Supplied records —
========

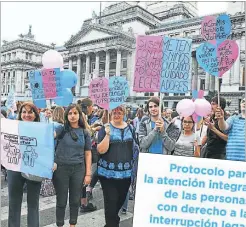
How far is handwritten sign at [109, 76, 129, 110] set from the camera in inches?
156

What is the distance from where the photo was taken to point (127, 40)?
1893 inches

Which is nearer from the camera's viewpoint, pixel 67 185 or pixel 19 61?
pixel 67 185

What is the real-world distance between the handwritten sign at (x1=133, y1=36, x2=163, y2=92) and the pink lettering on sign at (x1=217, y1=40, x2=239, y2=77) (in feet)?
3.61

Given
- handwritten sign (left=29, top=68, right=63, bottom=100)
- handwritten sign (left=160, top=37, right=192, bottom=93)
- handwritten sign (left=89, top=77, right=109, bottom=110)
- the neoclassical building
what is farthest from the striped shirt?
the neoclassical building

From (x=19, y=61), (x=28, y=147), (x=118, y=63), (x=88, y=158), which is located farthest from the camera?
(x=19, y=61)

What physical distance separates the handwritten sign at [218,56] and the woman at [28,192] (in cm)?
248

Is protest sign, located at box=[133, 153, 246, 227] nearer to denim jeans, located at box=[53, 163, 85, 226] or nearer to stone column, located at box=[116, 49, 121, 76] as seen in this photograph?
denim jeans, located at box=[53, 163, 85, 226]

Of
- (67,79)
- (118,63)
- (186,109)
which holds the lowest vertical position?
(186,109)

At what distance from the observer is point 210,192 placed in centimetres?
225

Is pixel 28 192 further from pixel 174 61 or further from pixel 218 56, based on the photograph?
pixel 218 56

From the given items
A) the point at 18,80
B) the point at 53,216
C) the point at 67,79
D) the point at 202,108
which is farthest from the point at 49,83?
the point at 18,80

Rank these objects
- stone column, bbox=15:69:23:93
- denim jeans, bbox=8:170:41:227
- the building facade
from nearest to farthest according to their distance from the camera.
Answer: denim jeans, bbox=8:170:41:227
stone column, bbox=15:69:23:93
the building facade

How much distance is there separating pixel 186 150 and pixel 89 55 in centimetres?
5086

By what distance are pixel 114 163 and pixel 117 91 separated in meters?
0.97
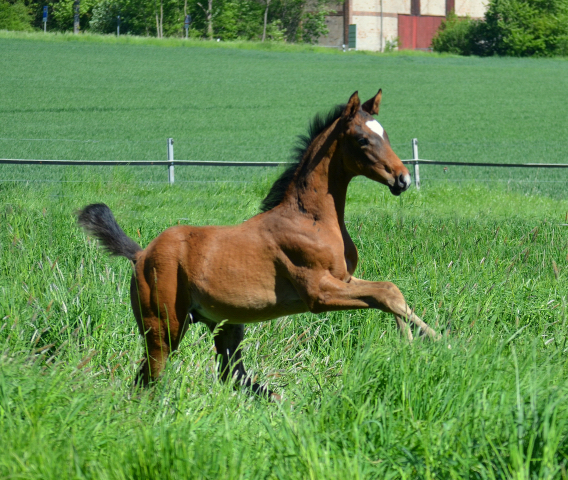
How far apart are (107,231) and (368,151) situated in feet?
6.17

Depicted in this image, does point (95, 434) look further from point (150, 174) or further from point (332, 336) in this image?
point (150, 174)

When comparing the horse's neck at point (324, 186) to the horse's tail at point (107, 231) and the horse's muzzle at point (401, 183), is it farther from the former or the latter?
the horse's tail at point (107, 231)

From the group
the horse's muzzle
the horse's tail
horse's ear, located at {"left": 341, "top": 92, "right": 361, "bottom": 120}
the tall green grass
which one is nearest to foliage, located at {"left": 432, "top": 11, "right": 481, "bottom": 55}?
the tall green grass

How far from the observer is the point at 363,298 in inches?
155

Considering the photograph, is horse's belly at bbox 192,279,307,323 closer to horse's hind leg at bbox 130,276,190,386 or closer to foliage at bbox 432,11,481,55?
horse's hind leg at bbox 130,276,190,386

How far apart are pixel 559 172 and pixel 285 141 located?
11.2m

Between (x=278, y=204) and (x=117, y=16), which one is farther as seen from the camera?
(x=117, y=16)

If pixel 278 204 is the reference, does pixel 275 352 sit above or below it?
below

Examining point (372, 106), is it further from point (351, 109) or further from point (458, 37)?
point (458, 37)

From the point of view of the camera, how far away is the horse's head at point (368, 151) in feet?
13.1

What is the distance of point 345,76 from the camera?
46.1 metres

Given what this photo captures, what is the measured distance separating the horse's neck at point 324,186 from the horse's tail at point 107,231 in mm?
1184

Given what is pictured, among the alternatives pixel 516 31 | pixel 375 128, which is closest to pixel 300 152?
pixel 375 128

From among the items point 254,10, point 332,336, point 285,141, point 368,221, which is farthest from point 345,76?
point 332,336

========

Task requirements — Rewrite all of the entries above, replacing each "handwritten sign" with "paper sign" and leaving everything else unchanged. Omit the pictures.

Complete answer —
How far is paper sign at [109, 76, 129, 110] set from the camera in inches?
156

What is the distance from where the photo was taken to point (127, 40)?
1893 inches

Which is nearer from the camera's viewpoint, pixel 67 185 or pixel 19 61?
pixel 67 185

What is the real-world distance between the paper sign at (x1=133, y1=36, x2=163, y2=92) and the pink lettering on sign at (x1=217, y1=40, x2=239, y2=77) (in feet)?
3.61

Given
- paper sign (left=29, top=68, right=63, bottom=100)
- paper sign (left=160, top=37, right=192, bottom=93)
- paper sign (left=89, top=77, right=109, bottom=110)
- the neoclassical building
what is farthest from the striped shirt?
the neoclassical building

From (x=19, y=61), (x=28, y=147), (x=118, y=63), (x=88, y=158), which is located farthest from the camera?
(x=19, y=61)

What physical distance separates the paper sign at [218,56] and the woman at [28,192] (in cm)?
248

Is protest sign, located at box=[133, 153, 246, 227] nearer to denim jeans, located at box=[53, 163, 85, 226] or nearer to stone column, located at box=[116, 49, 121, 76] as seen in this photograph?
denim jeans, located at box=[53, 163, 85, 226]

Of
- (67,79)
- (118,63)
- (186,109)
which holds the lowest vertical position?
(186,109)

At what distance from the observer is point 210,192 placed in centimetres?
225

Is pixel 28 192 further from pixel 174 61 or further from pixel 218 56, based on the photograph?
pixel 218 56

From the given items
A) the point at 18,80
B) the point at 53,216
C) the point at 67,79
D) the point at 202,108
which is farthest from the point at 49,83?
the point at 18,80

Rank these objects
- stone column, bbox=15:69:23:93
- denim jeans, bbox=8:170:41:227
- the building facade
from nearest to farthest according to their distance from the camera.
Answer: denim jeans, bbox=8:170:41:227
stone column, bbox=15:69:23:93
the building facade

How much distance is there separating pixel 186 150 and pixel 89 55 in centimetres?
5086

By what distance are pixel 114 163 and pixel 117 91 separated in meters?
0.97
How far apart are (107,231) and (368,151) situated in feet?
6.17

Depicted in this image, does point (95, 434) look further from point (150, 174) or further from point (332, 336) in this image?
point (150, 174)

When comparing the horse's neck at point (324, 186) to the horse's tail at point (107, 231) and the horse's muzzle at point (401, 183), is it farther from the former or the latter?
the horse's tail at point (107, 231)

From the group
the horse's muzzle
the horse's tail
horse's ear, located at {"left": 341, "top": 92, "right": 361, "bottom": 120}
the tall green grass
which one is nearest to foliage, located at {"left": 432, "top": 11, "right": 481, "bottom": 55}?
the tall green grass

How far from the observer is the point at 363,298 in inches?
155

Considering the photograph, is horse's belly at bbox 192,279,307,323 closer to horse's hind leg at bbox 130,276,190,386 or closer to foliage at bbox 432,11,481,55?
horse's hind leg at bbox 130,276,190,386

How far apart are pixel 559 172 and pixel 285 141 located?
11.2m

Between (x=278, y=204) and (x=117, y=16), which one is farther as seen from the camera?
(x=117, y=16)

If pixel 278 204 is the reference, does pixel 275 352 sit above or below it?
below

Examining point (372, 106), is it further from point (351, 109) or further from point (458, 37)?
point (458, 37)

From the point of view of the camera, how far away is the horse's head at point (368, 151) in feet?
13.1

What is the distance of point 345,76 from the camera?
46.1 metres

Given what this photo captures, what is the measured distance separating the horse's neck at point 324,186 from the horse's tail at point 107,231 in mm?
1184

Given what is pictured, among the alternatives pixel 516 31 | pixel 375 128, which is closest to pixel 300 152?
pixel 375 128

From among the items point 254,10, point 332,336, point 285,141, point 368,221, which is farthest from point 345,76?
point 332,336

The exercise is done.